Extracted data entries

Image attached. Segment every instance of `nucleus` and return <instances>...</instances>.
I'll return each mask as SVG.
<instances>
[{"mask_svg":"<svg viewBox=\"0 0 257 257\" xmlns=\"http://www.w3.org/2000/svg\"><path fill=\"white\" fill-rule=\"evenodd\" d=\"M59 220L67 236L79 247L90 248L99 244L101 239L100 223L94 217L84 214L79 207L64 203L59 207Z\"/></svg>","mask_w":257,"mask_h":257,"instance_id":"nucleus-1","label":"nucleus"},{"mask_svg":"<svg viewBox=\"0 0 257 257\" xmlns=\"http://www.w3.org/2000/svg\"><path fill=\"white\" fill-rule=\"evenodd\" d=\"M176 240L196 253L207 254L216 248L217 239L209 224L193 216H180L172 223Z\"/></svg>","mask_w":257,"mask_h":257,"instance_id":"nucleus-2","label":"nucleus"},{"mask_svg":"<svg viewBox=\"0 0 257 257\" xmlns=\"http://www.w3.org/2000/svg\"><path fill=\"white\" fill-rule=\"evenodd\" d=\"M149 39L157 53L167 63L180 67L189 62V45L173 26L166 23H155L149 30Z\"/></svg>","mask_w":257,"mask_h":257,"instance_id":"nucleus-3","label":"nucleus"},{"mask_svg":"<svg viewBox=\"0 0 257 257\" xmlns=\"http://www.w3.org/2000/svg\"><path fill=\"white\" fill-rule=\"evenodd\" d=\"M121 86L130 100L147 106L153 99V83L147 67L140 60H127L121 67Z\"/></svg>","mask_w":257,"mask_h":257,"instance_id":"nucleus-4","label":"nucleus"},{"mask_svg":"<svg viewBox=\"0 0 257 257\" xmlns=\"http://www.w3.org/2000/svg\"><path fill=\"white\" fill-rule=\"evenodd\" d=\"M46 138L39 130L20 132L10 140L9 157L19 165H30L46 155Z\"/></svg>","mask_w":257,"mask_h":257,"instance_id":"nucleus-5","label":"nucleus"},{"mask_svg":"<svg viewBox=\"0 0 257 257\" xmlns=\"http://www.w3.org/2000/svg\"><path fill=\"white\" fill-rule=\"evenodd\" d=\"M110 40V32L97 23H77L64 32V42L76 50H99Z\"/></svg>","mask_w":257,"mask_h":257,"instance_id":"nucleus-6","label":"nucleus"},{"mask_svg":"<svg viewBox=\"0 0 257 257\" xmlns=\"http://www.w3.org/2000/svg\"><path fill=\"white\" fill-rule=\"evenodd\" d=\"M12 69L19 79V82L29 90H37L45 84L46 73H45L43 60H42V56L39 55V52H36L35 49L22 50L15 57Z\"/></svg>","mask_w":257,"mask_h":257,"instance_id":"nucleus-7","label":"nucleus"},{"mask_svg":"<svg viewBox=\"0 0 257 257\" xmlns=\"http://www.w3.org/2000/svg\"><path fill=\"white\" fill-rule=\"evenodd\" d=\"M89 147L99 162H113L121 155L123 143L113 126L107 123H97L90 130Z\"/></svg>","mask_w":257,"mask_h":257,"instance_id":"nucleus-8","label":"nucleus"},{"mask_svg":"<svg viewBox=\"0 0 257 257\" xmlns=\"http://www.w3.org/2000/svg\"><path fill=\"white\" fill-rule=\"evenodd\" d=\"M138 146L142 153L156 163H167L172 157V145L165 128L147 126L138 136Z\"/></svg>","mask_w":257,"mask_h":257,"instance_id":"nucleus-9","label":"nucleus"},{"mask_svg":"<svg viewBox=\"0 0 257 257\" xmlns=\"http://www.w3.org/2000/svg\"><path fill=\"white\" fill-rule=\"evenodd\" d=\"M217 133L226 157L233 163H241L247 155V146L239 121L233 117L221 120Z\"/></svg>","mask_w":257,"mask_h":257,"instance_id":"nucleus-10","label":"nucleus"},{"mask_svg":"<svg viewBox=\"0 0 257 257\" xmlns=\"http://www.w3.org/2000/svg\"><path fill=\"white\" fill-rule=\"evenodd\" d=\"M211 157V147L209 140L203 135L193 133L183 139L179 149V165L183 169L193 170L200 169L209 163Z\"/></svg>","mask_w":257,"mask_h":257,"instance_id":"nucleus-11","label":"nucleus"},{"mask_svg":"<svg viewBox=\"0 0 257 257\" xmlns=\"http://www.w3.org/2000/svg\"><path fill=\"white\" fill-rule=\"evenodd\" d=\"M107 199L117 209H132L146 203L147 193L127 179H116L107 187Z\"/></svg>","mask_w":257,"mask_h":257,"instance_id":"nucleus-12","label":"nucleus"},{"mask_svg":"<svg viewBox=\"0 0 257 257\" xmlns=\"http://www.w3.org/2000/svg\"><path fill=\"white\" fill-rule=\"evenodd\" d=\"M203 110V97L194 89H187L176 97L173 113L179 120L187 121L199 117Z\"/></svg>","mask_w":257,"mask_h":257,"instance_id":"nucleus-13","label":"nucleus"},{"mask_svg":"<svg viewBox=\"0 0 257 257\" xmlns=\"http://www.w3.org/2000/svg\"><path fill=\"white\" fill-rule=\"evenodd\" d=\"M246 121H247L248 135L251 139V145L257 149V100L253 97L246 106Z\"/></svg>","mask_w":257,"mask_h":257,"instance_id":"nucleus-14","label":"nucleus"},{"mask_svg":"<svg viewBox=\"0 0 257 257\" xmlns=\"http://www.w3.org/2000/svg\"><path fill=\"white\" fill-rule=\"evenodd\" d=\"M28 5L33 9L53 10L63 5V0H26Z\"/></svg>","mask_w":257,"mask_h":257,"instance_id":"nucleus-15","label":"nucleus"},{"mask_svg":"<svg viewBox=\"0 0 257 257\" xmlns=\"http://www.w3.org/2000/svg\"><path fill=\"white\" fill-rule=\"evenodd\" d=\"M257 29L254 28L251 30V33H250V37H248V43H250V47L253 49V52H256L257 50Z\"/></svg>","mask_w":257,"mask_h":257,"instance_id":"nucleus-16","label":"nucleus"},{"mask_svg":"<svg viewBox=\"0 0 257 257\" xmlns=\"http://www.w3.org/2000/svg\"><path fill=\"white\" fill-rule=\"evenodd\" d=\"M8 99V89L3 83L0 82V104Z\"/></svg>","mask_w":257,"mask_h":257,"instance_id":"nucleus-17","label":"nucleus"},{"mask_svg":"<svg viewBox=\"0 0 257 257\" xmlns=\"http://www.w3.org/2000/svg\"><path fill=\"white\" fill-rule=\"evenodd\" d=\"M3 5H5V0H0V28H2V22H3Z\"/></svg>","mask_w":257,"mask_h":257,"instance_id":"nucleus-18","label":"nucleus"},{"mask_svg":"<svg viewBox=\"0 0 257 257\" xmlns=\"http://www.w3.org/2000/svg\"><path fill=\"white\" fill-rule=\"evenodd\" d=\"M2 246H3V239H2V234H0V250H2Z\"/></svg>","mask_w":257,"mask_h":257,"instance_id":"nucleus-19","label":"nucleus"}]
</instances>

**What to produce**
How many lines of the entries contain the string "return"? Reply with the number alone.

**Answer for this exercise**
2